I am like your boyfriend. I am also a therapist and I do not think my way of being is “pathological”. What a deranged and cruel thing to say.
I am simply a private person who does not love to be perceived by strangers, especially about things that feel very private or personal or special to me. That does include PDA. Probably the MORE I like someone, the more precious they are to me, the MORE that PDA makes me intensely uncomfortable. It can feel like anxiety but really for me it’s vulnerability around letting strangers see something that feels intimate and private.
I am not interested in changing this about myself or forcing myself to extreme lengths of discomfort because other people think my needs are abnormal. I have dated people who pressured me to have more PDA faster than I was comfortable with or would grab my hand in public suddenly without asking which made me feel panicked and kind of violated. I know that hurt them. And so I broke up with those people. They also aren’t wrong for wanting/needing something different here — but they are incompatible with me and my core human need to feel safe in my relationship.
I am best partnered with people who are no pressure around this and chill/happy/neutral on me taking as long as I need to build stability and comfort in a connection. It is a real slow burn for me. I have been with my partner for 4 years now and we hold hands in public and occasionally lean against each other or hug or quick kiss goodbye. But it took several years to slowly get to this point. They are similar to me and never rushed it or never really even initiated PDA themselves. It just happened when the time was right for everyone.
Either work WITH your boyfriend on this (the right approach is NOT, ‘how do I get him to change’ it is ‘how can we both continue turning towards each other in conflict and how do we figure out how to make both of us feel safe, secure, and satisfied in our connection when we have clashing needs’). If you can’t or are unwilling to do that (if this is an important need to you that cannot be worked around or compromised on), then you need to break up because you are not compatible.
It’s been a year and he’s making *no* effort to work with her at all, so who is the one who’s unwilling to work on it here? She’s *been* patient.

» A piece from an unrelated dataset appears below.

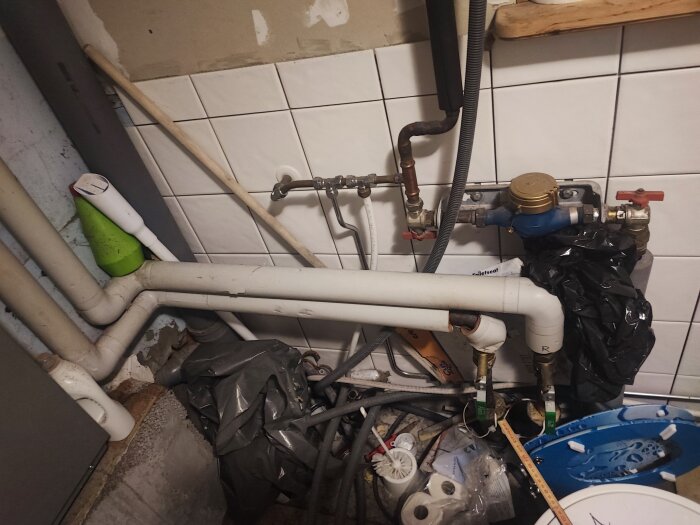 Rörledningar och vattenmätare med diverse föremål i oordnad miljö, eventuellt under renovering eller reparation.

Well said. It’s not pathological. I have a very, very private husband, we are both neurodivergent (so when I first started reading the reply I was happy to see that mentioned), but his discomfort is by no means pathological and doesn’t necessarily need to change.
I’m going to side with the boyfriend on this. I *hate* PDA, and from what I have seen and heard, most bystanders don’t enjoy it either. Many of us were raised that private things, such as physical affection, are private. I’m going to wonder why you need your boyfriend to say “I love you” or talk romantically in public around strangers or why you need to announce your relationship by touching in romantic ways when others are watching. From what I’ve seen here and on other social media featuring this question, it’s not the popular opinion, but it is what it is.
He won’t “hug me, kiss me, tell me he loves me, or anything of the sort in public.” Grow up. Save it for private places. No one else wants to see it or hear it. I was told the appropriate response to this behavior is, “Don’t you two have somewhere to go?”